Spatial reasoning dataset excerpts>
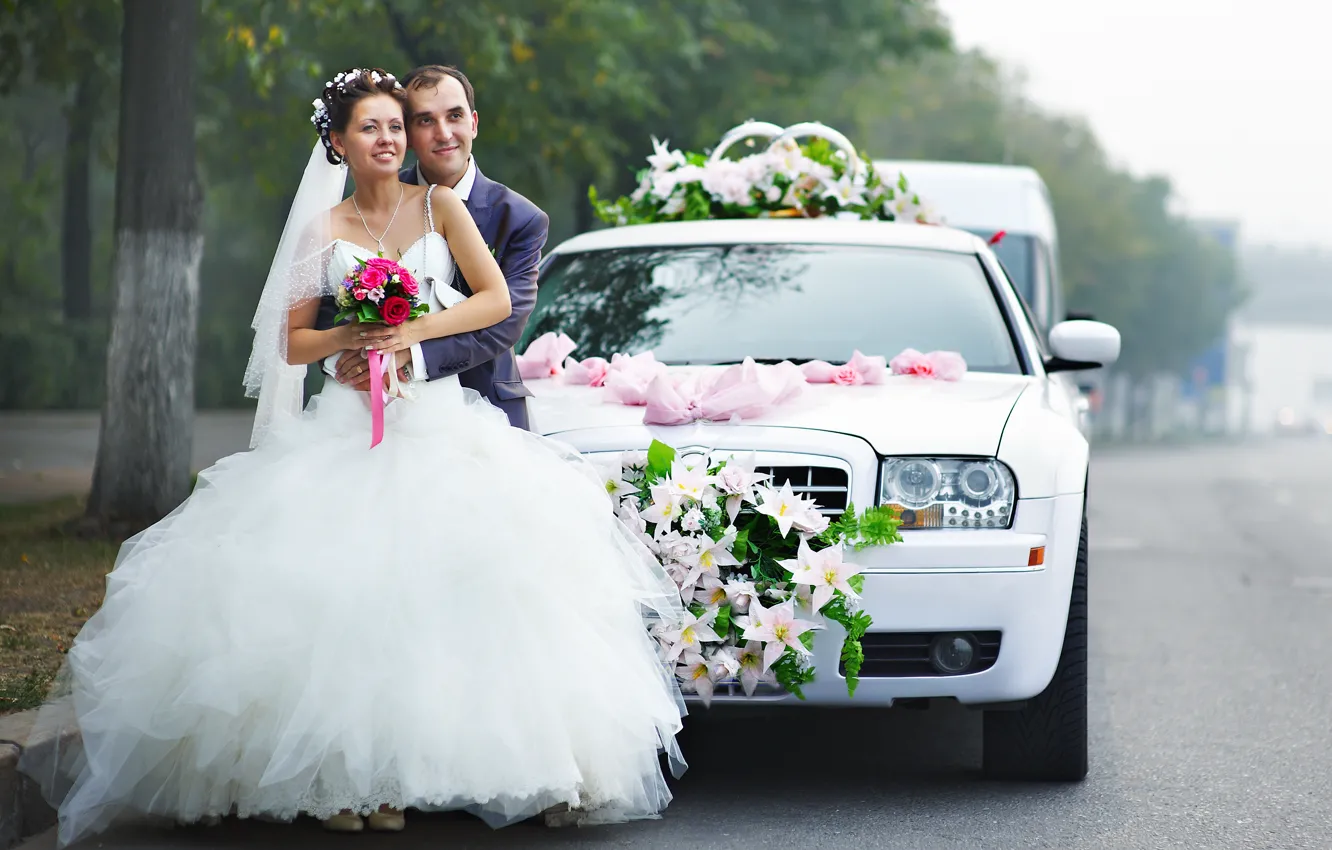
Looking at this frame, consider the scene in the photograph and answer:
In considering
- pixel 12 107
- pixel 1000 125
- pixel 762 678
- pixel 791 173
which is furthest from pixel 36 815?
pixel 1000 125

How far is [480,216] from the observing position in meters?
5.10

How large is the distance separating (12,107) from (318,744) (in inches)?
1213

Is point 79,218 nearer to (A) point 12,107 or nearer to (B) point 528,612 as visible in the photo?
(A) point 12,107

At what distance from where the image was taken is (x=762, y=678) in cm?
489

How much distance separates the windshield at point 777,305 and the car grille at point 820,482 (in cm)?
105

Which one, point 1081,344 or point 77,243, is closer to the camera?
point 1081,344

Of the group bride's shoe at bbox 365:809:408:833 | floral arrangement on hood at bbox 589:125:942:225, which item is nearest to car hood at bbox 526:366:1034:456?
bride's shoe at bbox 365:809:408:833

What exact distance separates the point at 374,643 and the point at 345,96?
4.89 feet

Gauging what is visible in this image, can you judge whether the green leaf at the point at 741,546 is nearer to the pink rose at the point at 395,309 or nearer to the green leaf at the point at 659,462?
the green leaf at the point at 659,462

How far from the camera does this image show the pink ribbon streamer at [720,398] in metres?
5.17

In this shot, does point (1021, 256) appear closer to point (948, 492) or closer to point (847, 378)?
point (847, 378)

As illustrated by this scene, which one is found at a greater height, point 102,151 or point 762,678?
point 102,151

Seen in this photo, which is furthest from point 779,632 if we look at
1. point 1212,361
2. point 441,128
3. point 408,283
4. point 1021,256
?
point 1212,361

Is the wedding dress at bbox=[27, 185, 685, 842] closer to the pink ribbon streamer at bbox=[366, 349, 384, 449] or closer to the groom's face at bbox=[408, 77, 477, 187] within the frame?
the pink ribbon streamer at bbox=[366, 349, 384, 449]
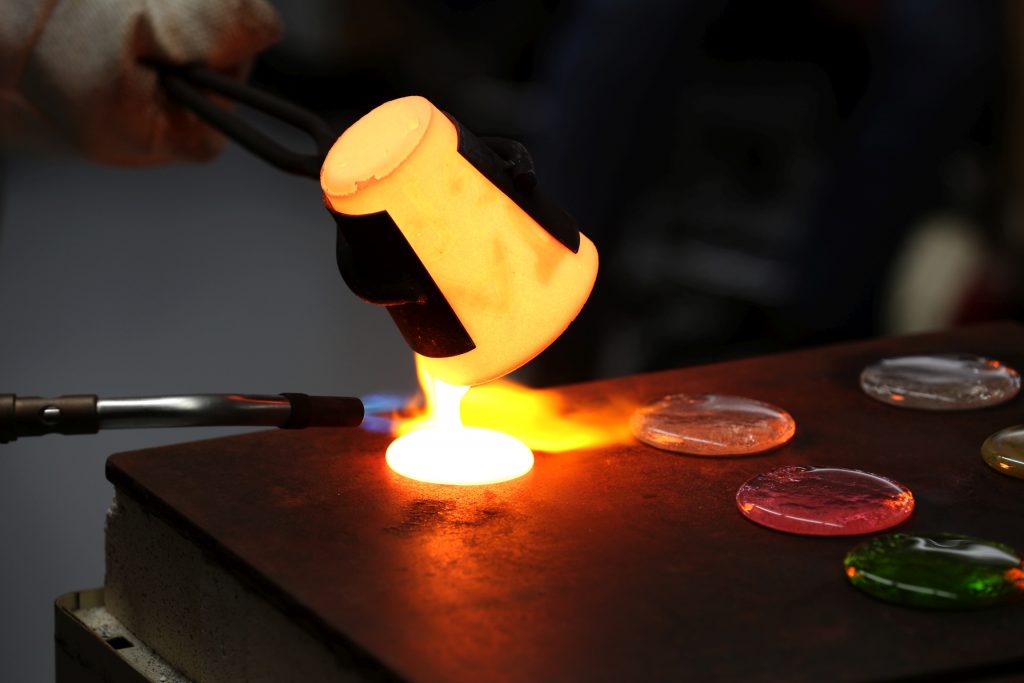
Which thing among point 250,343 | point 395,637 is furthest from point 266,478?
point 250,343

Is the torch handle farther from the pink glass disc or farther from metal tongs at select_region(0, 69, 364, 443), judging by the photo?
the pink glass disc

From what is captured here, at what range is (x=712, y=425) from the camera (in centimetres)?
104

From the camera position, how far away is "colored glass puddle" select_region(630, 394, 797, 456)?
100cm

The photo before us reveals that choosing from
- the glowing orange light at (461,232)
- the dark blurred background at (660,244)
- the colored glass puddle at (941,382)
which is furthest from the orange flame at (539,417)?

SET EXERCISE>
Write out each entry exactly as given, but skip the pictures.

THE ANSWER>
Looking at this frame, consider the scene in the photograph and answer:
In considering
- pixel 12 107
- pixel 1000 125
- pixel 762 678
- pixel 791 173
which is furthest from pixel 36 815?
pixel 1000 125

How far is [480,216] from the observing position in meters?
5.10

How large is the distance separating (12,107) from (318,744) (in inches)?
1213

Is point 79,218 nearer to (A) point 12,107 or nearer to (B) point 528,612 as visible in the photo?
(A) point 12,107

At what distance from where the image was taken is (x=762, y=678) in cm?
489

How much distance separates the windshield at point 777,305 and the car grille at point 820,482 (in cm)?
105

Which one, point 1081,344 or point 77,243, is closer to the camera?
point 1081,344

Of the group bride's shoe at bbox 365:809:408:833 | floral arrangement on hood at bbox 589:125:942:225, which item is nearest to car hood at bbox 526:366:1034:456?
bride's shoe at bbox 365:809:408:833

What exact distance separates the point at 374,643 and the point at 345,96?
4.89 feet

Gauging what is visible in this image, can you judge whether the green leaf at the point at 741,546 is nearer to the pink rose at the point at 395,309 or nearer to the green leaf at the point at 659,462?
the green leaf at the point at 659,462

How far from the camera does this image show the pink ribbon streamer at [720,398] in metres?
5.17

In this shot, does point (1021, 256) appear closer to point (948, 492) or closer to point (847, 378)?
point (847, 378)

As illustrated by this scene, which one is found at a greater height, point 102,151 or point 762,678?
point 102,151

Seen in this photo, which is furthest from point 779,632 if we look at
1. point 1212,361
2. point 441,128
3. point 408,283
4. point 1021,256
?
point 1212,361

Is the wedding dress at bbox=[27, 185, 685, 842] closer to the pink ribbon streamer at bbox=[366, 349, 384, 449] or closer to the groom's face at bbox=[408, 77, 477, 187] within the frame?
the pink ribbon streamer at bbox=[366, 349, 384, 449]
Which thing among point 250,343 | point 395,637 is furthest from point 266,478?
point 250,343

Is the torch handle farther from the pink glass disc or farther from metal tongs at select_region(0, 69, 364, 443), judging by the photo?
the pink glass disc

From what is captured here, at what range is (x=712, y=425) from the camera (in centimetres)?
104

From the camera position, how far away is "colored glass puddle" select_region(630, 394, 797, 456)?
100cm

The photo before us reveals that choosing from
- the glowing orange light at (461,232)
- the dark blurred background at (660,244)
- the colored glass puddle at (941,382)
which is furthest from the orange flame at (539,417)?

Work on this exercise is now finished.